Thanksgiving traditions include food, fun, family and friends and that is exactly what Kerrobert Harvest Festival offered participants and the community.

KERROBERT — Knowing people needed an opportunity to celebrate a safe and successful harvest as well as celebrate the community in general, Thanksgiving weekend included opportunities to gather and to celebrate in Kerrobert.

There was plenty of food and fun and family and friends enjoyed time together under the warm October sun.

Family and friends of Kerrobert residents were invited to join in the fun which would offer activities and meals to keep folks busy and fed all weekend, as well as giving local organizations an opportunity to fundraise and allowing residents to continue to build community spirit and camaraderie.

Organizers also noted two Kerrobert families used the weekend as opportunity to host family reunions.

Oct. 6, the weekend kicked off with Thanksgiving story time at Kerrobert Library. Supper plans were looked after with the annual Kerrobert Fire Department open house and barbecue with donations earmarked for the Kerrobert Food Bank.
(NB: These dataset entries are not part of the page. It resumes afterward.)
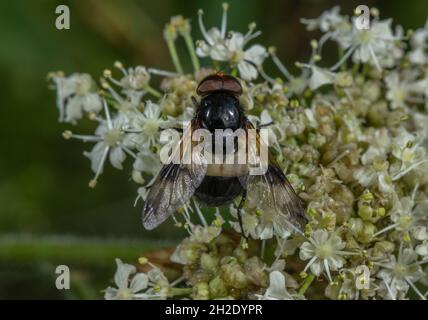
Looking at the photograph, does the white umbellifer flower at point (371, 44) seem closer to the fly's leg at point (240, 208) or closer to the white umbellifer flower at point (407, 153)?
the white umbellifer flower at point (407, 153)

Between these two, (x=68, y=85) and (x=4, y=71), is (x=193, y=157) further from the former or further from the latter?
(x=4, y=71)

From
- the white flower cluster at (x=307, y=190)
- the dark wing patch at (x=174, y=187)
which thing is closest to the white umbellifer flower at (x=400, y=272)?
the white flower cluster at (x=307, y=190)

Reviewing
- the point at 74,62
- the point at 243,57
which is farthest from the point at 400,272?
the point at 74,62

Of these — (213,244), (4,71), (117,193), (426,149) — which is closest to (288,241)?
(213,244)

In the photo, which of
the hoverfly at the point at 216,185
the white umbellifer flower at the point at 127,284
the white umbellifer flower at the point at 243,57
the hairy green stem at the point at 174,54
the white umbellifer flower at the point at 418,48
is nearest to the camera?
the hoverfly at the point at 216,185

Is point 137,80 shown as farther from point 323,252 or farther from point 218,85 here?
point 323,252

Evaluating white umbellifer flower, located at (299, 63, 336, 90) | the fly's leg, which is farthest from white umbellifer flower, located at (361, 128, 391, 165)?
the fly's leg
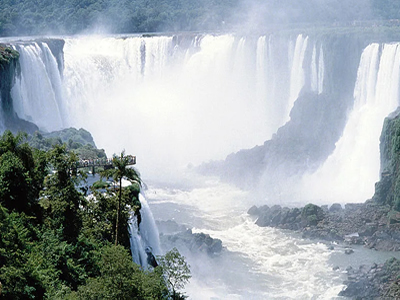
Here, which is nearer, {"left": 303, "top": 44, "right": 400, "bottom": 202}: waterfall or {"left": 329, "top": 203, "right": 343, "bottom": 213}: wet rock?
{"left": 329, "top": 203, "right": 343, "bottom": 213}: wet rock

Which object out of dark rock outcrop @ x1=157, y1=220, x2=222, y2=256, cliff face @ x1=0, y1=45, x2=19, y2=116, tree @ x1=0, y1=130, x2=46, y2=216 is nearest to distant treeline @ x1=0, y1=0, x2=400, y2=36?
cliff face @ x1=0, y1=45, x2=19, y2=116

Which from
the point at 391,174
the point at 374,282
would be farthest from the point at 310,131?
the point at 374,282

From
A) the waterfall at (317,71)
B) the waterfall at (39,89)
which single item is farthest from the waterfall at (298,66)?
the waterfall at (39,89)

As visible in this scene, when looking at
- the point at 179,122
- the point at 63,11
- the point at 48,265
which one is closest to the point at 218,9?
the point at 63,11

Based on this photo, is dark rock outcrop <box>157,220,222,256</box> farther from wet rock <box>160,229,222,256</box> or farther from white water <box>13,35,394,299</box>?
white water <box>13,35,394,299</box>

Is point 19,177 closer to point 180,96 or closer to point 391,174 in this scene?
point 391,174

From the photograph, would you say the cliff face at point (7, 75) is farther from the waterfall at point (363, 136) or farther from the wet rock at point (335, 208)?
the wet rock at point (335, 208)
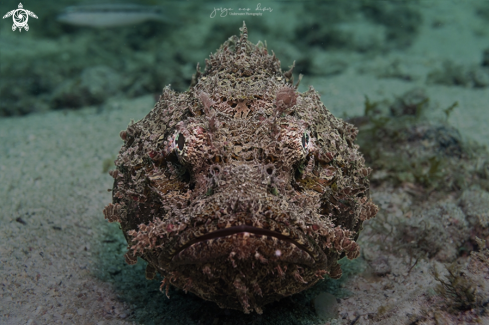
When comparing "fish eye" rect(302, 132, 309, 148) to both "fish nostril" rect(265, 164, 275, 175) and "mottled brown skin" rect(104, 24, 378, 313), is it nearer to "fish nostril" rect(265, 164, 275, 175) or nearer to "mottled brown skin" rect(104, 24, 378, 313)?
"mottled brown skin" rect(104, 24, 378, 313)

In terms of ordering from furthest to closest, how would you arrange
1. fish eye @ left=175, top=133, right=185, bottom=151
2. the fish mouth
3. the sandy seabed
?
the sandy seabed
fish eye @ left=175, top=133, right=185, bottom=151
the fish mouth

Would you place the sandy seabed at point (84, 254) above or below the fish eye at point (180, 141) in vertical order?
below

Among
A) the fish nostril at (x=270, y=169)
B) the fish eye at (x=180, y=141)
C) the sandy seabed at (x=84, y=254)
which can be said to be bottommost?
the sandy seabed at (x=84, y=254)

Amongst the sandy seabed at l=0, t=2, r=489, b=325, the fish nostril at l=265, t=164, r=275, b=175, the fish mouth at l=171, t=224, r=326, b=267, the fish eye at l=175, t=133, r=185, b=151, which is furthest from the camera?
the sandy seabed at l=0, t=2, r=489, b=325

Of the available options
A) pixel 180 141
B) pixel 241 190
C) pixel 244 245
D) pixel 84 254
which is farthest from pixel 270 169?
pixel 84 254

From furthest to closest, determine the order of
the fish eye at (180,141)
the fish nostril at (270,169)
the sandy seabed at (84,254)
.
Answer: the sandy seabed at (84,254) → the fish eye at (180,141) → the fish nostril at (270,169)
Oct. 7 included a barbecue and a tour of Kerrobert Composite School to see the additions and upgrades that have been done. School improvements include freshly painted hallways, new lighting in the gym, student artwork in hallways, freshly painted lockers and new Rebel signage, new football field lights, new playground lighting, new trophy cabinet displays, new “James Charteris’s Gymnasium” sign and picture and KCS signs refreshed and yearbooks from 2021-22 were for sale.

The school grounds also provided the added excitement of a Friday night lights football game, with kick off at 7 p.m. against the Kindersley Kobras.
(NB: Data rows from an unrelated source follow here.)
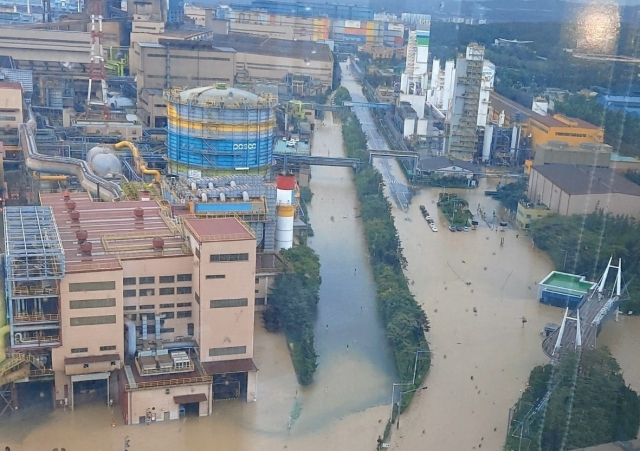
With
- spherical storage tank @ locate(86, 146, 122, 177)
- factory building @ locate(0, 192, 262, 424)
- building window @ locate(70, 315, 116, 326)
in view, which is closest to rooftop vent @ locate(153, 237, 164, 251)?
factory building @ locate(0, 192, 262, 424)

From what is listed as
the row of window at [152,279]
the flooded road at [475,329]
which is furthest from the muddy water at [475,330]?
the row of window at [152,279]

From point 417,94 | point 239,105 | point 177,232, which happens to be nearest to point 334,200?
point 239,105

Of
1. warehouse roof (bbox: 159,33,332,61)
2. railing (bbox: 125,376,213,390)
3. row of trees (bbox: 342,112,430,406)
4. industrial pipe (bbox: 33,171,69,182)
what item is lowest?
row of trees (bbox: 342,112,430,406)

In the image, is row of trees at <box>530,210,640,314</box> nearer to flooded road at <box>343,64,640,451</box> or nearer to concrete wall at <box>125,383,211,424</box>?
flooded road at <box>343,64,640,451</box>

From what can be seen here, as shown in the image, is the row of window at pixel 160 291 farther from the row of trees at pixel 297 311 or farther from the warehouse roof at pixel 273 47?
the warehouse roof at pixel 273 47

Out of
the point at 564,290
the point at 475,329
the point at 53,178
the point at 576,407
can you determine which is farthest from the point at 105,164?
the point at 576,407

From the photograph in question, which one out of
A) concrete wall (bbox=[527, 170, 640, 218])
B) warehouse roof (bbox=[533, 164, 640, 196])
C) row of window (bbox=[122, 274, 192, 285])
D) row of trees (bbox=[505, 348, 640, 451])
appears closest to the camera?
row of trees (bbox=[505, 348, 640, 451])
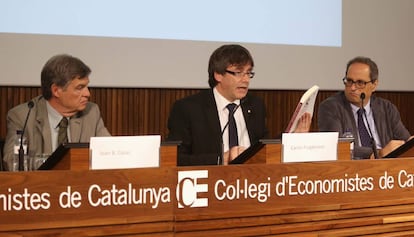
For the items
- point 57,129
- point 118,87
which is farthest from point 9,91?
point 57,129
Oct. 8. started with a parade orchestrated by the Kerrobert Chamber of Commerce. Youngsters were invited to join the kids’ fun zone hosted by Kerrobert Credit Union at the poolside park after the parade. Lunch was offered at Pioneer Haven followed by an afternoon of activities taking place at Kerrobert Cultural Centre, including a turkey shoot at Kerrobert Library. Activity at the Cultural Centre gave attendees a chance to see the almost-completed front steps restoration project.

The Smith family invited festival goers to watch a Super92 and other vintage harvest equipment take off some wheat west of Kerrobert on Highway 21 to Luseland, just past the Alliance turn off.  A couple dozen people came out to witness the unique display of harvest equipment in action from days gone by.  A heartwarming part of the harvest display included 90-year-old Muriel Neumeier operating the old combine, which was the same model she drove when she and her husband farmed. She even unloaded the grain onto the waiting grain truck, with her son Joe by her side. See story upcoming on SASKTODAY.ca

Kerrobert Minor Hockey served up a barbecue in the curling rink parking lot before folks could head in the rink to watch a 4:30 p.m. game between the U15 AA Wheatkings and an exhibition senior Tigers game. The evening wrapped up with a Tigers comedy night featured Kelly Taylor, followed by a DJ.

Mayor Wayne Mock, in an earlier monthly mayor column, noted that as part of the senior hockey Tigers game, the community will kick off celebrations for the 75th anniversary of their arena. The arena was once a Second World War airplane hangar that was dismantled in North Battleford, hauled to Kerrobert and reconstructed into what the community experiences today.

Bobbi Hebron, Kerrobert recreation director, also told the Press-Herald in an earlier interview, “The intention of the Harvest Festival was to provide committees an opportunity to hold a fundraising event, a place for businesses to promote their goods and services as well as bring the community together in one large celebration.”